TEXT SHOWN ::
++++++++++

All participants were recruited at the child healthcare department of the Affiliated Wuxi Maternity and Child Health Care Hospital of Nanjing Medical University, China, from July 2020 to June 2021. A total of 50 children, aged 18–30 months, were diagnosed with ASD by two licensed and experienced child psychologists based on the Diagnostic and Statistical Manual of Mental Disorders, Fifth Edition (DSM-5) (16) diagnostic criteria and standardized clinical assessments, including the Childhood Autism Rating Scale (CARS) (17). Those with an inconsistent diagnosis were not included in this cohort. Fifty children with typical development were selected as the control group, and sex was matched between the ASD and control group. Subjects with any systemic diseases, history of head injury, genetic syndromes, neurological disorders, or psychiatric illness were excluded from participation. This study was approved by the Academic Ethics Committee of the Affiliated Wuxi Maternity and Child Health Care Hospital of Nanjing Medical University. All guardians of the children agreed to participate and signed an informed consent form. However, they could refuse to participate or withdraw from the study at any time. All data were only used for this study and were kept confidential.

Screening Tool

The CHAT-23 (11), also termed the “Behavioral and Communication Checklist for Children” in China, was used to screen ASD in children and demonstrated validity and reliability in assessing 18- to 24-month-old children (18). CHAT-23 includes the parent-reported questions as section A (CHAT-23-A) and the observational part as section B (CHAT-23-B).The CHAT-23-A questions are answered by parents, who respond to prompts about the behaviors of children aged 18–24 months with “no,” “occasionally,” “sometimes,” and “often.” According to the positive criteria, ≥6/23 items or ≥2/7 key items (2, 5, 7, 9, 13, 15, and 23) indicate a positive screening.

Assessments

The CARS was used to assess the degree of the severity of ASD symptoms. The scale consists of 15 items that evaluate interpersonal relationships, imitation, emotional response, physical usability, and correlation with non-living objects. Each item is scored according to severity levels 1–4, and each level has a specific descriptive explanation. A total score of ≤ 30 is considered non-ASD, a total score of 30–35 is considered mild to moderate ASD, and a total score ≥36 is considered severe ASD (19). Developmental quotient (DQ) is assessed by a specifically trained rater using the neuropsychological examination scale (20, 21) for children aged 0–6 years, which includes five areas: gross motor, fine motor, adaptability, language and social behavior. DQ and mental age are calculated by the following formula: DQ = (mental age/chronological age) ×100; mental age = sum of the scores in the five areas/5, DQ ≥ 85 is assigned as typical (22).

++++++++++

RECORDED INFORMATION ::
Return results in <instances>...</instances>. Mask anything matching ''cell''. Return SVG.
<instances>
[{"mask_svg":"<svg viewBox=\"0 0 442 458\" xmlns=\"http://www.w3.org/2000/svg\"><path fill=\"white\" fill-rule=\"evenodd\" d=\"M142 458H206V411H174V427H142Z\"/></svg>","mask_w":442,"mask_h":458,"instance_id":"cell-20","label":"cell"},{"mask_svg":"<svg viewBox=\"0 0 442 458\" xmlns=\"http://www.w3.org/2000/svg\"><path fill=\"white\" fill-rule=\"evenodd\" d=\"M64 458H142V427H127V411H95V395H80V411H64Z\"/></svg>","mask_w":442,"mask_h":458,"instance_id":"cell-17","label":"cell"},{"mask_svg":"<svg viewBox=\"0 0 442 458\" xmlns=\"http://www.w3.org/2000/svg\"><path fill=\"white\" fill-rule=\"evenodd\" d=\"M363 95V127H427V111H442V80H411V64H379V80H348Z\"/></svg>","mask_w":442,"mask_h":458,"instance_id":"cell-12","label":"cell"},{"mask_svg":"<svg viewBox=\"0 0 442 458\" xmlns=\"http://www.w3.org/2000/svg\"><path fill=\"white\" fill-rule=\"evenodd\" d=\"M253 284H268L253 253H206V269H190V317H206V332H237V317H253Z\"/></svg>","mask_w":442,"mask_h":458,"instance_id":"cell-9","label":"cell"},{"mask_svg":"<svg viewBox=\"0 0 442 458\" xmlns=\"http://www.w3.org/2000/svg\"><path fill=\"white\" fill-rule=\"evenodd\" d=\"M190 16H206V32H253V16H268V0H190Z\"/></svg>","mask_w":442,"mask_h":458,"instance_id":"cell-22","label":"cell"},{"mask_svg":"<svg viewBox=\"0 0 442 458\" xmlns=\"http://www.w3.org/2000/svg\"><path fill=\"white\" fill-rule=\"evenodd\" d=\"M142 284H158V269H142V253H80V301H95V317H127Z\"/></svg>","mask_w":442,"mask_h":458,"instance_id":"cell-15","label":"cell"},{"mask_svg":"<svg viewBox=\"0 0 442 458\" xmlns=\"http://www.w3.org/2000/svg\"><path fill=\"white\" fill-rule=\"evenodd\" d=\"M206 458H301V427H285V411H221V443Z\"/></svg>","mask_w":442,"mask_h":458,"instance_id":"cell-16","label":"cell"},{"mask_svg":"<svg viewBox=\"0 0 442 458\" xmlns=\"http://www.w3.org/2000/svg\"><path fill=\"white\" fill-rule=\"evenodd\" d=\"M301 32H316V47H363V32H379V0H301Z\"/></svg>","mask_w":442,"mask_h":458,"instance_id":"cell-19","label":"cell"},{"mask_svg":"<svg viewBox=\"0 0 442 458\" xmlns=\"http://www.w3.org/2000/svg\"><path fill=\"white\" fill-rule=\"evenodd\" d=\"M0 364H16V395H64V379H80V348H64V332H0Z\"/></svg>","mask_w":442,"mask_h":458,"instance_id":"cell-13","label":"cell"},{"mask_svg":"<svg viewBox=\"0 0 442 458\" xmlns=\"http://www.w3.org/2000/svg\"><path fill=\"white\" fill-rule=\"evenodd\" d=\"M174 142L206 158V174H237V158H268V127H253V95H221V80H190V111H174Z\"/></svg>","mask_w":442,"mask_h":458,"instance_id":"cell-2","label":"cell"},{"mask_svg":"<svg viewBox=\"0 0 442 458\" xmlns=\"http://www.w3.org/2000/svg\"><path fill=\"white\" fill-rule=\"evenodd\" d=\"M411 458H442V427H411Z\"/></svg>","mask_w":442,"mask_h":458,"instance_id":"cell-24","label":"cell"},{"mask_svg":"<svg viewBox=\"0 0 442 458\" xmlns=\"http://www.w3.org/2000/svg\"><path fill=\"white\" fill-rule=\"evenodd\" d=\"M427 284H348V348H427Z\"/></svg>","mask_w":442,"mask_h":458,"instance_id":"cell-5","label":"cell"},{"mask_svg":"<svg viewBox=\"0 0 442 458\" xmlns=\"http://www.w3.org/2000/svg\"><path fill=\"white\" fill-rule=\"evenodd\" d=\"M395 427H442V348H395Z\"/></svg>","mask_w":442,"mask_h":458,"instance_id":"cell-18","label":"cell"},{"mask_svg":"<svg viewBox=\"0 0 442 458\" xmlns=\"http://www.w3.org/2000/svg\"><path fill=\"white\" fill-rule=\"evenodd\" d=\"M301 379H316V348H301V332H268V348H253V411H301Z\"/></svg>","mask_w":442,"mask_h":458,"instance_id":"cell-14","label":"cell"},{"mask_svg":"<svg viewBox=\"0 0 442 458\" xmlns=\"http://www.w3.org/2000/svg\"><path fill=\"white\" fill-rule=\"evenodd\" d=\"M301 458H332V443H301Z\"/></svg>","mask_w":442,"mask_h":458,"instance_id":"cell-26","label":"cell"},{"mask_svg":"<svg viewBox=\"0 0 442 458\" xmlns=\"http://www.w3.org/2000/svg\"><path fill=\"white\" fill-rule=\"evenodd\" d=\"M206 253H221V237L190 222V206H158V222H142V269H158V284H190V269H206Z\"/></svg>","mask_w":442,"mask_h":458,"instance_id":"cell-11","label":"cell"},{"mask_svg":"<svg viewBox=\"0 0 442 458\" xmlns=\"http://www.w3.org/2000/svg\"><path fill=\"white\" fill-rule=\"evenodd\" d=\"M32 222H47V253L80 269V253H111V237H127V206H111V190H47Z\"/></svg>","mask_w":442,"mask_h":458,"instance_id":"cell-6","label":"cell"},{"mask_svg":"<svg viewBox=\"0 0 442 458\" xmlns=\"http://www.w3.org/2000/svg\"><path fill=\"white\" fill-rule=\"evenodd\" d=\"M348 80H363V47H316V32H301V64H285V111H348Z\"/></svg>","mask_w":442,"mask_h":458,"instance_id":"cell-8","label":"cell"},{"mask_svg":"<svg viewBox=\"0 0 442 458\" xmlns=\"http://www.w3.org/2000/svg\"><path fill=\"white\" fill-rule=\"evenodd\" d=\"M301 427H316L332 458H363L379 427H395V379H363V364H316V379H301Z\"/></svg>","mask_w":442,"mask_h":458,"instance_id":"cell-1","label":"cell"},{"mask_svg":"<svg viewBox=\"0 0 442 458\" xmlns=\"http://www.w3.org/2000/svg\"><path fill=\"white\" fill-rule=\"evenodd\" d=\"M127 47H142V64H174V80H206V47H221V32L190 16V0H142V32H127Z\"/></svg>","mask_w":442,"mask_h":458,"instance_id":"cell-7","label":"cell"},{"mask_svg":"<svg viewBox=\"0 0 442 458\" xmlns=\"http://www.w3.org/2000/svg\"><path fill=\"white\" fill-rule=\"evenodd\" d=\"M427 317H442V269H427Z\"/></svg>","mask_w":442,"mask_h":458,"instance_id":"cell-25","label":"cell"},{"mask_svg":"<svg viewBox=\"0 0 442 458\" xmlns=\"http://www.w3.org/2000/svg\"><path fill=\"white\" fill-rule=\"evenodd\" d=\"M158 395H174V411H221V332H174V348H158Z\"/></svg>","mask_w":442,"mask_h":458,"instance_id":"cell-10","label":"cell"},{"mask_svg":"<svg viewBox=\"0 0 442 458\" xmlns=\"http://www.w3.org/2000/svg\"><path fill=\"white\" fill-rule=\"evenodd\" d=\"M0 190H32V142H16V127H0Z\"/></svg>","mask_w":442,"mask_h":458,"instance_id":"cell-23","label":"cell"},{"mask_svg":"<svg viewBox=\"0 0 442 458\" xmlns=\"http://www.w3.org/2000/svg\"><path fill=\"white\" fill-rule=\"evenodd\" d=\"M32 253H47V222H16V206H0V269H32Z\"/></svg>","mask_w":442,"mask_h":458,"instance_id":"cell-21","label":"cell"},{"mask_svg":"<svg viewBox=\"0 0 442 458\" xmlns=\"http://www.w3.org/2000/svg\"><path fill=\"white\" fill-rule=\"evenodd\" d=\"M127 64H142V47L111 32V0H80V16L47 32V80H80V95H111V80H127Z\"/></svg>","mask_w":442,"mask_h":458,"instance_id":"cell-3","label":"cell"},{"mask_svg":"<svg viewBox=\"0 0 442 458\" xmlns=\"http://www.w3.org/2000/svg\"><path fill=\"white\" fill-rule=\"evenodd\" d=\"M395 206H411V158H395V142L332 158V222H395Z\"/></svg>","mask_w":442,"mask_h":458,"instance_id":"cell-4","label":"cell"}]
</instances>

++++++++++

WHAT YOU ARE ASKED TO DO ::
Reproduce everything in the autism screening text from "Screening Tool" down to "a positive screening.", substituting "caregivers" for "parents".

ANSWER AREA ::
Screening Tool

The CHAT-23 (11), also termed the “Behavioral and Communication Checklist for Children” in China, was used to screen ASD in children and demonstrated validity and reliability in assessing 18- to 24-month-old children (18). CHAT-23 includes the parent-reported questions as section A (CHAT-23-A) and the observational part as section B (CHAT-23-B).The CHAT-23-A questions are answered by caregivers, who respond to prompts about the behaviors of children aged 18–24 months with “no,” “occasionally,” “sometimes,” and “often.” According to the positive criteria, ≥6/23 items or ≥2/7 key items (2, 5, 7, 9, 13, 15, and 23) indicate a positive screening.